--- Data to process Enclosed Below ---

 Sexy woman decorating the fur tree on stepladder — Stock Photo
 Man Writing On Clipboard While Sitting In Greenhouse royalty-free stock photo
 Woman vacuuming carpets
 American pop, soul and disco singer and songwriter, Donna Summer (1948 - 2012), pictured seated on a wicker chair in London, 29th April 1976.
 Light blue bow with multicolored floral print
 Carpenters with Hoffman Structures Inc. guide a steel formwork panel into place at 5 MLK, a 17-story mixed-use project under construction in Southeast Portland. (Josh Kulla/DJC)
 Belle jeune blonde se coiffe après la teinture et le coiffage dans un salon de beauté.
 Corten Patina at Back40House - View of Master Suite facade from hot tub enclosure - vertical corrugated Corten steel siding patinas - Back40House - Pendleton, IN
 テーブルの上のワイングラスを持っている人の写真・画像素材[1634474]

--- End of Enclosed Data to process ---

Reproduce the full listing above, character for character.

= Exercise solution =
 Sexy woman decorating the fur tree on stepladder — Stock Photo
 Man Writing On Clipboard While Sitting In Greenhouse royalty-free stock photo
 Woman vacuuming carpets
 American pop, soul and disco singer and songwriter, Donna Summer (1948 - 2012), pictured seated on a wicker chair in London, 29th April 1976.
 Light blue bow with multicolored floral print
 Carpenters with Hoffman Structures Inc. guide a steel formwork panel into place at 5 MLK, a 17-story mixed-use project under construction in Southeast Portland. (Josh Kulla/DJC)
 Belle jeune blonde se coiffe après la teinture et le coiffage dans un salon de beauté.
 Corten Patina at Back40House - View of Master Suite facade from hot tub enclosure - vertical corrugated Corten steel siding patinas - Back40House - Pendleton, IN
 テーブルの上のワイングラスを持っている人の写真・画像素材[1634474]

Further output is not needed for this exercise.